## BRIEF
Repeat the records word for word, excluding any picture.

## DATASET RECORDS
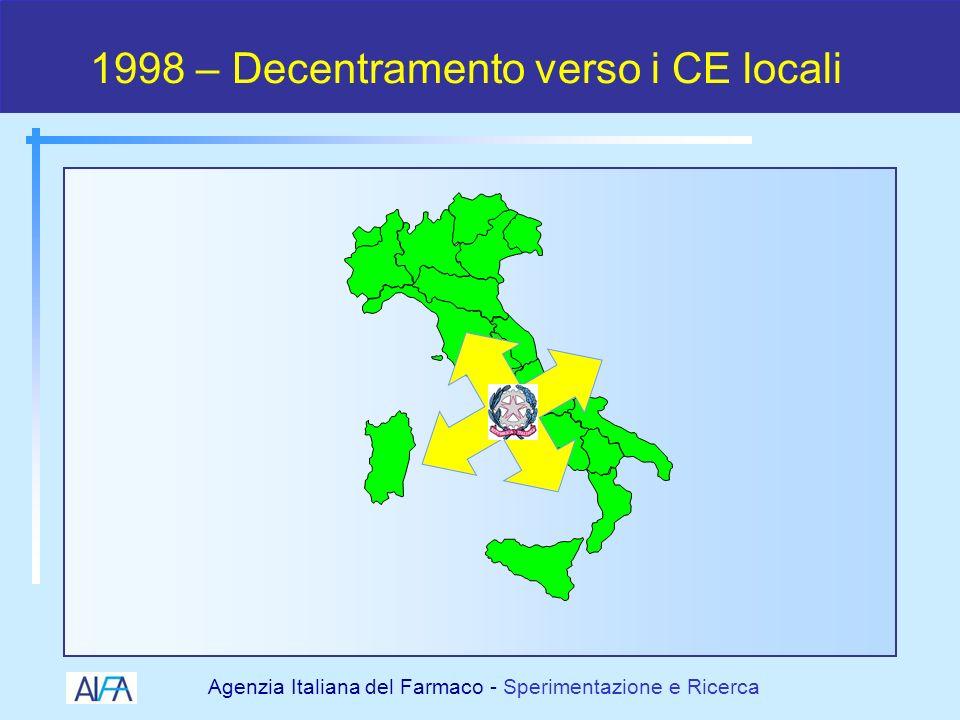 1998 – Decentramento verso i CE locali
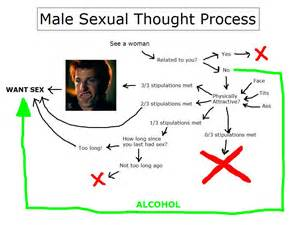 male sexual health with live chat picture 9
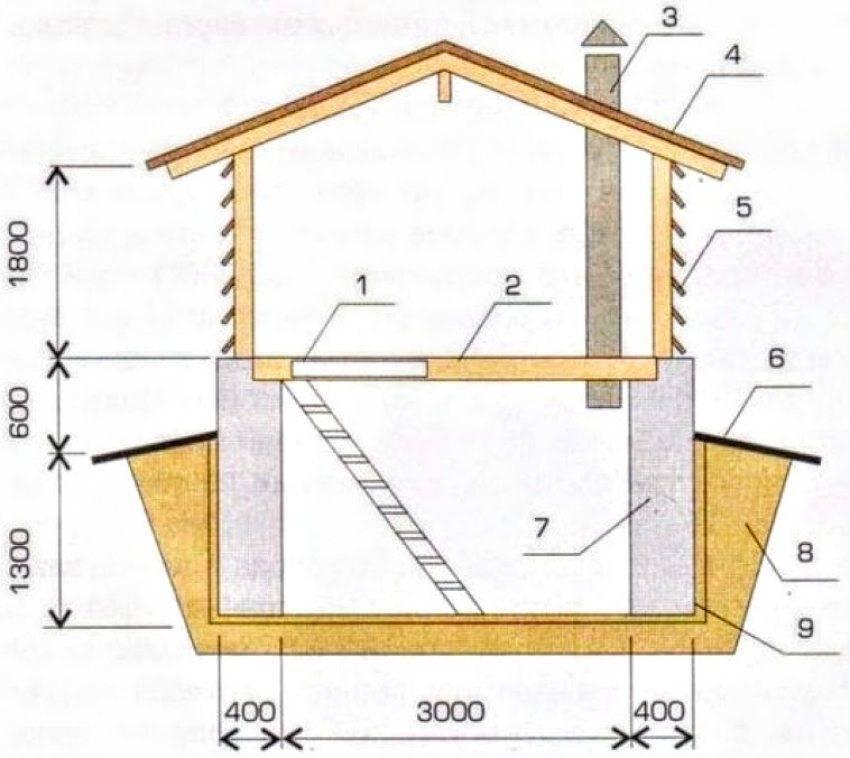 Вентиляция в погребе с одной и двумя трубами – схемы, устройство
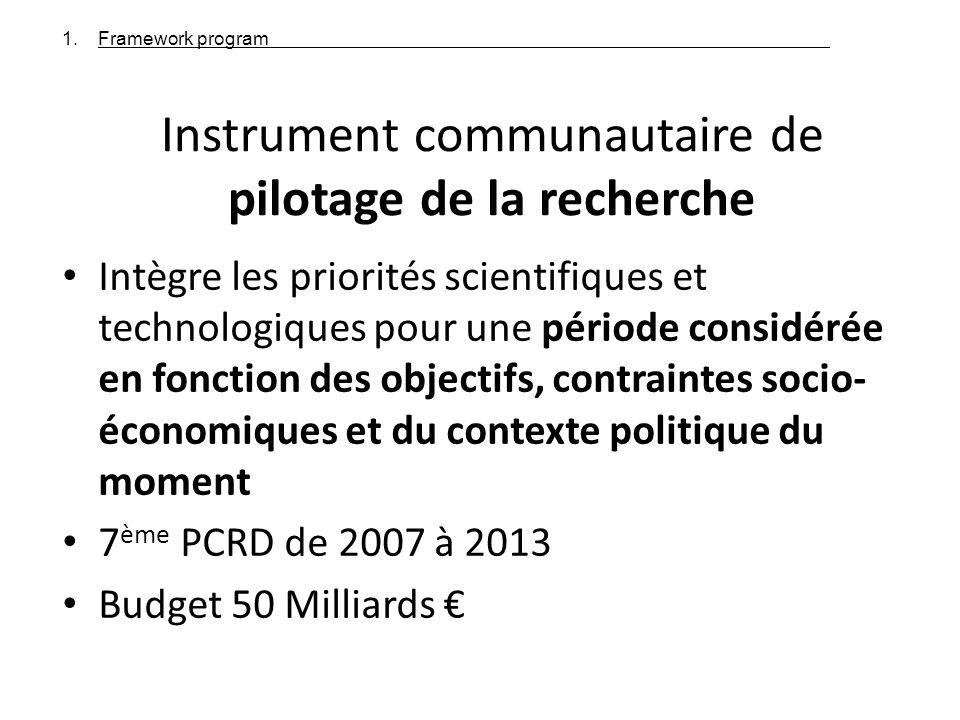 Instrument communautaire de pilotage de la recherche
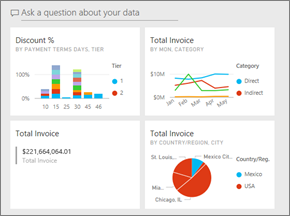 create a power bi dashboard from a report power bi microsoft docs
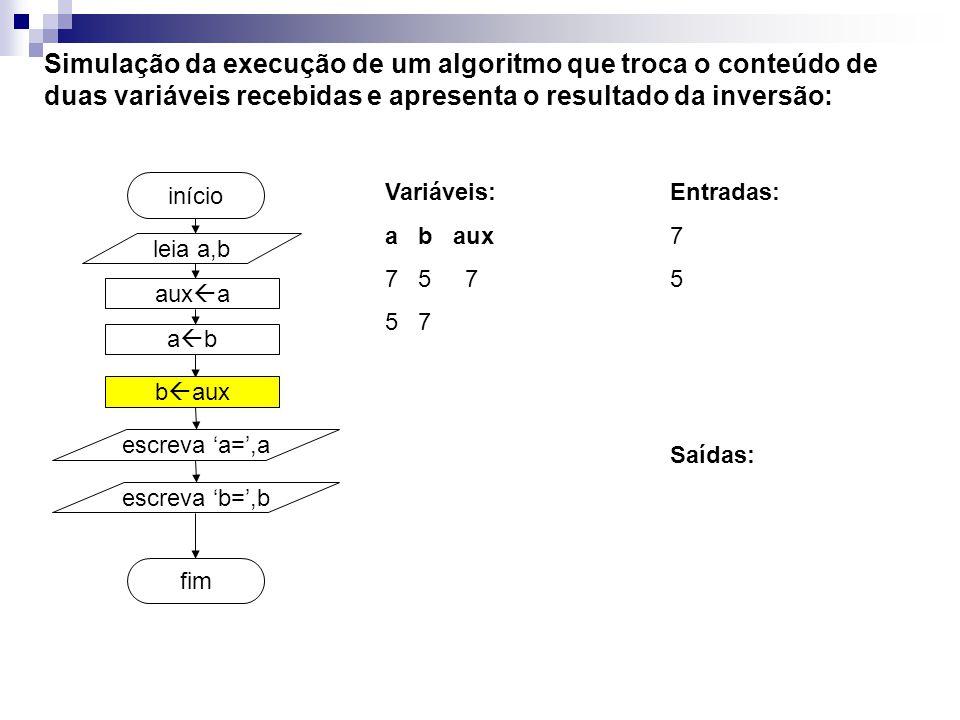 aux a fim início Simulação da execução de um algoritmo que troca o conteúdo de duas variáveis recebidas e apresenta o resultado da inversão: Variáveis: a b aux 7 5 7 5 7 leia a,b a b b aux escreva a=,a escreva b=,b Entradas: 7 5 Saídas:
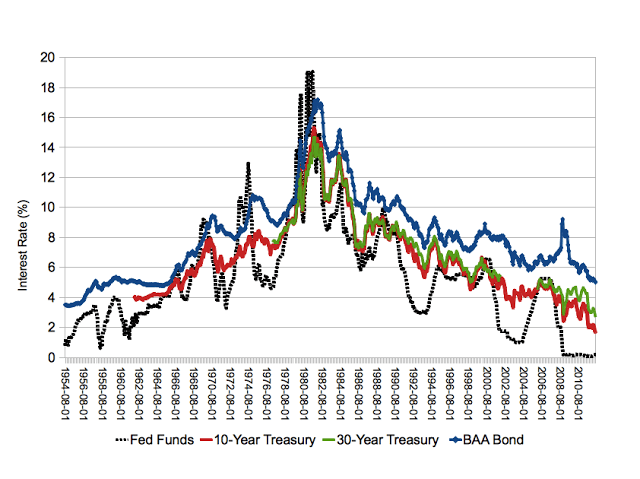 Interest Rates and (In)elastic Expectations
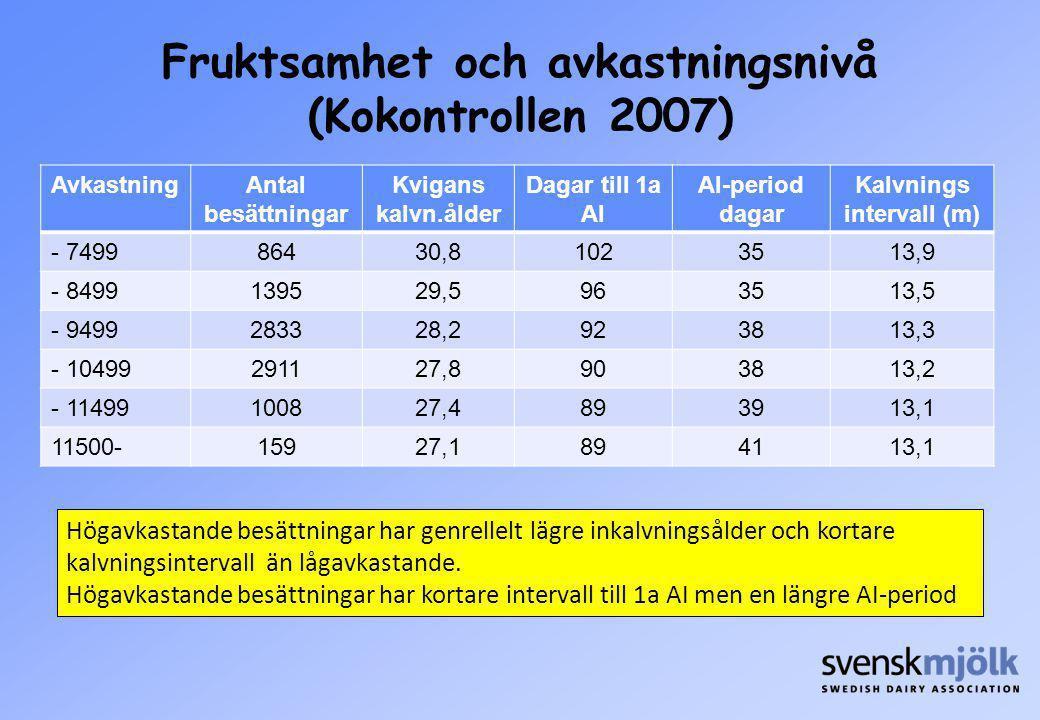 Fruktsamhet och avkastningsnivå (Kokontrollen 2007)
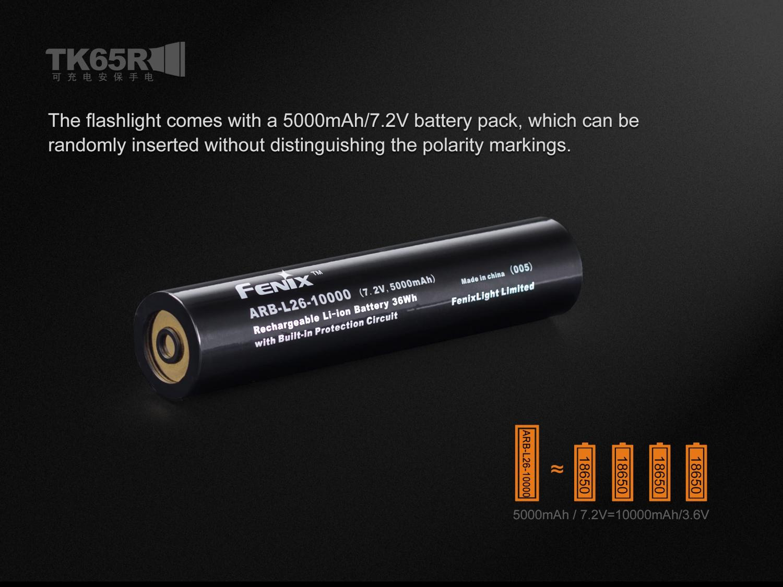 Fenix TK65R Rechargeable LED Flashlight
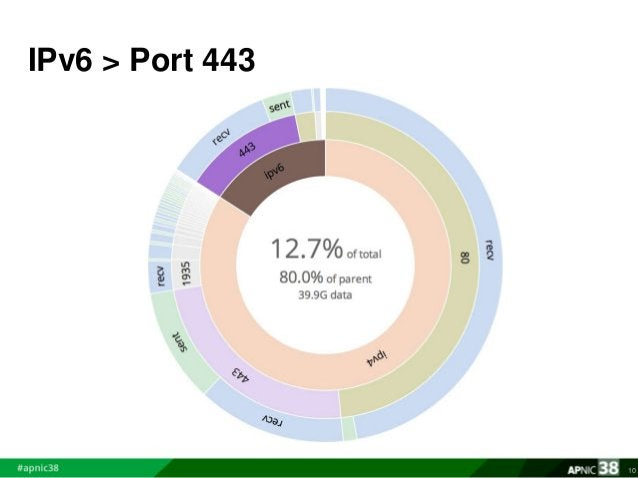 IPv6 > Port 443  10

## RESPONSE TO THE TASK
 1998 – Decentramento verso i CE locali
 male sexual health with live chat picture 9
 Вентиляция в погребе с одной и двумя трубами – схемы, устройство
 Instrument communautaire de pilotage de la recherche
 create a power bi dashboard from a report power bi microsoft docs
 aux a fim início Simulação da execução de um algoritmo que troca o conteúdo de duas variáveis recebidas e apresenta o resultado da inversão: Variáveis: a b aux 7 5 7 5 7 leia a,b a b b aux escreva a=,a escreva b=,b Entradas: 7 5 Saídas:
 Interest Rates and (In)elastic Expectations
 Fruktsamhet och avkastningsnivå (Kokontrollen 2007)
 Fenix TK65R Rechargeable LED Flashlight
 IPv6 > Port 443  10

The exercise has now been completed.